WASHINGTON -- It was April 1972, and American B-52 bombers were pummeling North Vietnam. President Richard M. Nixon got on the phone with his national security adviser, Henry A. Kissinger, for an update on the air assault on the port city of Haiphong. The men struggled to persuade each other that the war might still be won.

“They dropped a million pounds of bombs,” Mr. Kissinger said.

Nixon was pleased. “Goddamn, that must have been a good strike!” he said.

Then the president had a moment of doubt, recalling the dismal experience of his immediate predecessor, Lyndon B. Johnson: “Johnson bombed them for years, and it didn’t do any good.”

Mr. Kissinger reassured his boss, saying: “But, Mr. President, Johnson never had a strategy. He was sort of picking away at them.

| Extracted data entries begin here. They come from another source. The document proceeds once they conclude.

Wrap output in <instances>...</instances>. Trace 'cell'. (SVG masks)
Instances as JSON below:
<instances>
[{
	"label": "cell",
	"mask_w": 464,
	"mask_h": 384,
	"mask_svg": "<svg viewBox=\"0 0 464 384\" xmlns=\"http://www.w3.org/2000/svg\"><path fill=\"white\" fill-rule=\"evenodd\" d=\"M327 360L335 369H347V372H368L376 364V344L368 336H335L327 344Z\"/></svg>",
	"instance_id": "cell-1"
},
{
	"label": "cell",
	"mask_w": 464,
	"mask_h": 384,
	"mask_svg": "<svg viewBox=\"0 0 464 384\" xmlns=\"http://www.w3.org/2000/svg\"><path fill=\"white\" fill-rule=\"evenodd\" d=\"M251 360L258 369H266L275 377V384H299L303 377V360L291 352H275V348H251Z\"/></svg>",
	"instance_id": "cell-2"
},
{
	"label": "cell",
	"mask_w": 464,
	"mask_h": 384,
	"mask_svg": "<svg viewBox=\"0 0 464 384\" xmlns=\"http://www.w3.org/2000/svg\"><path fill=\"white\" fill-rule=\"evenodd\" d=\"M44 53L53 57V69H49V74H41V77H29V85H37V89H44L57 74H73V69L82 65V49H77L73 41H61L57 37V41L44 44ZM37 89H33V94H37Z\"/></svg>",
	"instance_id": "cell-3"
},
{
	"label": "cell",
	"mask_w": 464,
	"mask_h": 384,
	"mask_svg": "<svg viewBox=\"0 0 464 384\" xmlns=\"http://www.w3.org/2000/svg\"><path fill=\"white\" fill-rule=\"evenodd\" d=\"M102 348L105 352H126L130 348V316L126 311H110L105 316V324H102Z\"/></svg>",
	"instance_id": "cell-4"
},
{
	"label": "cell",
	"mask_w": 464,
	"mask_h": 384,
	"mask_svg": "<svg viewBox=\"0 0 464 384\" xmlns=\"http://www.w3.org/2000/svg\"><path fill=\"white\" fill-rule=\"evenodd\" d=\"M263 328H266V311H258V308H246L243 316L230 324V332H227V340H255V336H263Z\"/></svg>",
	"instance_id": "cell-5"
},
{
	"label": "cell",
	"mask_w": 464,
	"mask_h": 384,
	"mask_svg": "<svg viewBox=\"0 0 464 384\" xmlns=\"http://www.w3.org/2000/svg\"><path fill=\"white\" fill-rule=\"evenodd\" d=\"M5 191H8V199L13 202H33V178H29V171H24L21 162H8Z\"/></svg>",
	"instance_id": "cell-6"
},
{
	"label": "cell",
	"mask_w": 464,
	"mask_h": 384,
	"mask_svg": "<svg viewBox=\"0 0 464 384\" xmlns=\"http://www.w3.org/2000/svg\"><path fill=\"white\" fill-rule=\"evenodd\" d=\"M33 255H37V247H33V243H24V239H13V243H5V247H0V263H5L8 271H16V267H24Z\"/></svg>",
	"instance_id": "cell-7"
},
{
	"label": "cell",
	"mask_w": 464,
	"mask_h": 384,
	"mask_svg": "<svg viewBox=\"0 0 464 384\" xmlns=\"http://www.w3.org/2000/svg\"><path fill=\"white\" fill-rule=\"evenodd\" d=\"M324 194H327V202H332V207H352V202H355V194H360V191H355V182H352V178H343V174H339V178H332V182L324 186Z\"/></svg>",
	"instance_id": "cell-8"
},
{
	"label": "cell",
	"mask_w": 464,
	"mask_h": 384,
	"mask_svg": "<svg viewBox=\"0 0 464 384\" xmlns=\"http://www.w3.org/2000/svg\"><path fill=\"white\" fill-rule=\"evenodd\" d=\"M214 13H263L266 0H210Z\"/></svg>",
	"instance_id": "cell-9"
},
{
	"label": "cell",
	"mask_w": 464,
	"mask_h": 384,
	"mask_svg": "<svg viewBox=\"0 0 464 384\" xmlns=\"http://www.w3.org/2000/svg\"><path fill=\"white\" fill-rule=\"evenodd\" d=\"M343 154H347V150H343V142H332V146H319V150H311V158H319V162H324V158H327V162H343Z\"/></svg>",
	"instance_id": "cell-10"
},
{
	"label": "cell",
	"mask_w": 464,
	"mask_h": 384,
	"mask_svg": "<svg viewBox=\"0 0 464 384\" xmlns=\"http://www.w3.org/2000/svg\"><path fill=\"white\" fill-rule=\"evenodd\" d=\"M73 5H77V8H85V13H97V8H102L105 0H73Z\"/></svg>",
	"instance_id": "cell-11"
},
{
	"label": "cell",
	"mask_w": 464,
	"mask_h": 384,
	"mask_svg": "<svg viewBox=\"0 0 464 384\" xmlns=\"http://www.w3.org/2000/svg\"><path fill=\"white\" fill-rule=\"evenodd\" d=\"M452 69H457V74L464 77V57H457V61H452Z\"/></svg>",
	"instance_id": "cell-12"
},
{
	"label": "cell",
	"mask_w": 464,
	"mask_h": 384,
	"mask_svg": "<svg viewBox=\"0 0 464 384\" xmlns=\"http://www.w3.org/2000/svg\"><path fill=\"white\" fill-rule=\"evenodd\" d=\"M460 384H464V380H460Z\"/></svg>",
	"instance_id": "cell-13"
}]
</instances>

He would go in with 50 planes, 20 planes. I bet you we will have had more planes over there in one day than Johnson had in a month.”

What the two men said 36 years ago can be known with such precision today because they worked in what was, in retrospect, the golden age of White House taping. Both Nixon and Mr. Kissinger had given secret orders to record their calls, each evidently without the other’s knowledge.

On Tuesday, the National Security Archive, a nonprofit research group at George Washington University, published an online edition of transcripts of 15,000 Kissinger phone calls from 1969 to 1977, fully indexed and searchable for the first time. A selection was posted on the archive’s Web site, nsarchive.org, and the full collection is available to subscribers, which include many university libraries.